その入り口は、喧騒から離れた木々の影にひっそりと佇み、まるで秘密の扉のようだった。瑠璃は、その古びた壁にそっと指を触れた。どこを触っても、反応する指紋センサーが感知し、瑠璃はその古びた石壁に溶け込むように隠されたドアへと、まるで磁石に引かれるように吸い込まれていった。中へと足を踏み入れた瞬間、外の喧騒は嘘のように消え失せ、瑠璃は別世界へと誘われた。

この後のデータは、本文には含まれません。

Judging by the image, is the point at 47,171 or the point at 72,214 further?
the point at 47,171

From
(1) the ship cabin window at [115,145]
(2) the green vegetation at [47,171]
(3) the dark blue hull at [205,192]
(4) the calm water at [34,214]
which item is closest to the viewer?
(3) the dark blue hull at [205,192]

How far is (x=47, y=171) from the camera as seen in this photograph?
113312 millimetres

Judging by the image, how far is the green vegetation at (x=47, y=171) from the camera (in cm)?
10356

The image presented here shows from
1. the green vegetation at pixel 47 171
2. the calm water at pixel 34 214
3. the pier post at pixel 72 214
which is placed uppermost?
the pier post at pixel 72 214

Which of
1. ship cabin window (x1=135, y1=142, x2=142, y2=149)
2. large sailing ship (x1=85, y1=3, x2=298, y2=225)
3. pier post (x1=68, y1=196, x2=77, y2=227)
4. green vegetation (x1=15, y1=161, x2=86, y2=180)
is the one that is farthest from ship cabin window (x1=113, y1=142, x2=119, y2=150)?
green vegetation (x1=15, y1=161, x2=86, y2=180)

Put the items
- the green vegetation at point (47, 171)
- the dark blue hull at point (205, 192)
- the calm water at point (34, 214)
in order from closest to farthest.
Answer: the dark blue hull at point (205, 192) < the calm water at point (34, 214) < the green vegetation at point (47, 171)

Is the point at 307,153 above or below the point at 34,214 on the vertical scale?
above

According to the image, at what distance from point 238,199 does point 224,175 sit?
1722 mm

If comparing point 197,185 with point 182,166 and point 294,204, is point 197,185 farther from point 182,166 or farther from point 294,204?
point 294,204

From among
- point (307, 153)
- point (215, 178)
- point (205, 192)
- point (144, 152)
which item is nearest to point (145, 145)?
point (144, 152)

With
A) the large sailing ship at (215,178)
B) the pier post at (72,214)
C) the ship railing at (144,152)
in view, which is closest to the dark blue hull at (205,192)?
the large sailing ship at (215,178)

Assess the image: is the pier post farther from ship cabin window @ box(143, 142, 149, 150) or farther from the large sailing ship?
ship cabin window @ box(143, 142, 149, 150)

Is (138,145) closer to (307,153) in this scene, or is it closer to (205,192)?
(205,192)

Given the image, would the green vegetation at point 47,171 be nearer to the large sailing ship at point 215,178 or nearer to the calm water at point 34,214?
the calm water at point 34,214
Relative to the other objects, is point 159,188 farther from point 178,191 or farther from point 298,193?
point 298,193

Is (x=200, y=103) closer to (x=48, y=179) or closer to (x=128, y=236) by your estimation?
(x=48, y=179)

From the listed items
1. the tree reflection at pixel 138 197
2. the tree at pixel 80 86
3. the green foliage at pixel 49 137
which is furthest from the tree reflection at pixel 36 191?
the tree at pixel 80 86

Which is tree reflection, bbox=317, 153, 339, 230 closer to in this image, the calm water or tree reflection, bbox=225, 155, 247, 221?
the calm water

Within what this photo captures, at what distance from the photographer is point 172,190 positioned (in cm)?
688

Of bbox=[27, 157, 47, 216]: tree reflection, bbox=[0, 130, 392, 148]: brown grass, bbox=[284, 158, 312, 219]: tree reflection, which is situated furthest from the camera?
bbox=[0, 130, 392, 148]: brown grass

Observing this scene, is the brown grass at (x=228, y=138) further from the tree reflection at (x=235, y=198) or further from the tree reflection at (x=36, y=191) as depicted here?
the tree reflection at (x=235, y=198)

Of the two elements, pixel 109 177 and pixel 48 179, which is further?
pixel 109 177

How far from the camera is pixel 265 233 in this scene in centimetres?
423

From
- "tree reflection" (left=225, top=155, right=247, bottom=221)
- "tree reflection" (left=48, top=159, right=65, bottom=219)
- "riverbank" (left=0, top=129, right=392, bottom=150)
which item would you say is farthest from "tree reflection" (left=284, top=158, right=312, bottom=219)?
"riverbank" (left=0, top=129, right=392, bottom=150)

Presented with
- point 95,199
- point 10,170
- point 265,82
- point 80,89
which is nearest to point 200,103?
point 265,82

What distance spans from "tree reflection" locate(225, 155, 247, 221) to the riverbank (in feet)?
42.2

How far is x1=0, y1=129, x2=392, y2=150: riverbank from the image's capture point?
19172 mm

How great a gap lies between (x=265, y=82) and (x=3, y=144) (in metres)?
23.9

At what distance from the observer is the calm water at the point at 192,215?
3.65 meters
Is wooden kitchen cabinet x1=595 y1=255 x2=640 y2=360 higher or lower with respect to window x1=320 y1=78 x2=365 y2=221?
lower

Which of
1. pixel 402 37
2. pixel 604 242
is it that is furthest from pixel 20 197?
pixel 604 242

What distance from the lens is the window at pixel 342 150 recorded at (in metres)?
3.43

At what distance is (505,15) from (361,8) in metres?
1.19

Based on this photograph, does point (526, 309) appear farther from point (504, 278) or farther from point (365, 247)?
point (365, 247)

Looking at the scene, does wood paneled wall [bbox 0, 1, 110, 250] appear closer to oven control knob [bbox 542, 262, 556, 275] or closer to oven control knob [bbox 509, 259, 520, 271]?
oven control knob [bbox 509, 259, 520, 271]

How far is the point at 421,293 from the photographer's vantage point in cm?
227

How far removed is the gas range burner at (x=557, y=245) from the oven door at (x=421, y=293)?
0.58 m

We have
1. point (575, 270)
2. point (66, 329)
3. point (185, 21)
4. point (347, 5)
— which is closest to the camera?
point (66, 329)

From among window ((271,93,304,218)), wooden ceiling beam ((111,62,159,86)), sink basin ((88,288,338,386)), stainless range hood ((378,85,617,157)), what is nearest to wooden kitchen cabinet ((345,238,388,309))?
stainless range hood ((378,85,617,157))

そこは、まるで最新鋭の研究所の入り口を思わせる、無機質で洗練された空間だった。金属の扉が音もなく開き、瑠璃は吸い込まれるように乗り込んだ。ボタン一つで、その箱は猛烈な勢いで地下深くへと沈んでいく。窓はなく、地上からどれだけ降りたのか想像もつかない。

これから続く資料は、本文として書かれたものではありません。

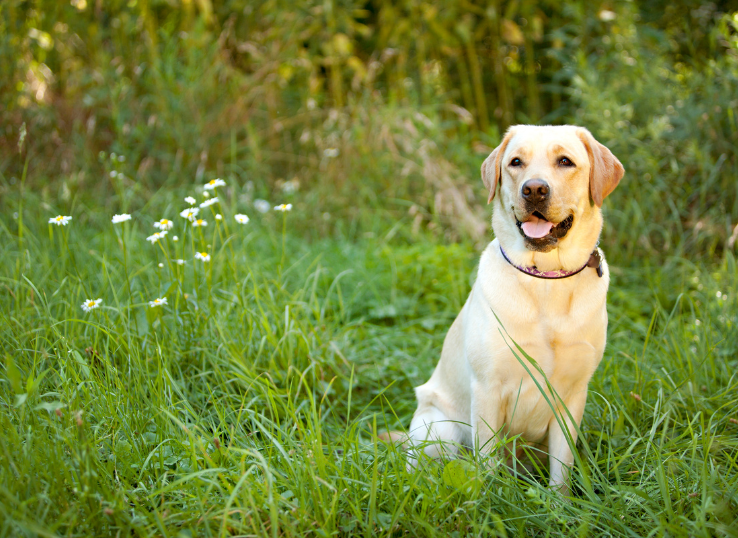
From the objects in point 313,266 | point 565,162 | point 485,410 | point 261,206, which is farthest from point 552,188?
point 261,206

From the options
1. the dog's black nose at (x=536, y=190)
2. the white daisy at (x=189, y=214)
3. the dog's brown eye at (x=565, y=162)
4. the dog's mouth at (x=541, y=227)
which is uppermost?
the dog's brown eye at (x=565, y=162)

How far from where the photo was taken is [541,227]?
6.46 feet

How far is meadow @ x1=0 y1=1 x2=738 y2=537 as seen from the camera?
160 cm

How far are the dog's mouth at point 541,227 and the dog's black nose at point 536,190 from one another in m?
0.06

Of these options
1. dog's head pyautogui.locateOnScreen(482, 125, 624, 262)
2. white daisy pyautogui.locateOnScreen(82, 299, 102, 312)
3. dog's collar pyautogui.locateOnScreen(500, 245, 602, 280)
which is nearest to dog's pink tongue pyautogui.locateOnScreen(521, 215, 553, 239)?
dog's head pyautogui.locateOnScreen(482, 125, 624, 262)

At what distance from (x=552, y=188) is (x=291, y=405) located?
1.27 metres

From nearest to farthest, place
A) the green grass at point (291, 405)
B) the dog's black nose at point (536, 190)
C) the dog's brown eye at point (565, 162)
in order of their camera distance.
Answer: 1. the green grass at point (291, 405)
2. the dog's black nose at point (536, 190)
3. the dog's brown eye at point (565, 162)

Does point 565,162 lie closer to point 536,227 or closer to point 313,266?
point 536,227

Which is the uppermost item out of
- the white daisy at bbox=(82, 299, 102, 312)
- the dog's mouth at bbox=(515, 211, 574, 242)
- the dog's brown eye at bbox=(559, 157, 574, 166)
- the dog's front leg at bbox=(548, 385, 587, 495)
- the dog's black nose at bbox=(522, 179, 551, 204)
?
the dog's brown eye at bbox=(559, 157, 574, 166)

やがて、エレベーターが静止し、扉が開くと、そこはさらに驚くべき空間だった。
ルーフが全面ガラス張りになった、まるで宇宙船のコックピットのような、流線型の二人乗りのリニアカーが静かに待機している。そのフォルムは、まるで滑らかな曲線を描くパソコンのマウスのようで、未来的なデザインをしていた。車内は、淡い青色のLEDライトに照らされ、清潔感と機能性を兼ね備えている。瑠璃は迷うことなくそのリニアカーに乗り込み、シートに身を沈めた。静かに閉まるドア。そして、次の瞬間、リニアカーは驚くべき速度で地下のトンネルを疾走し始めた。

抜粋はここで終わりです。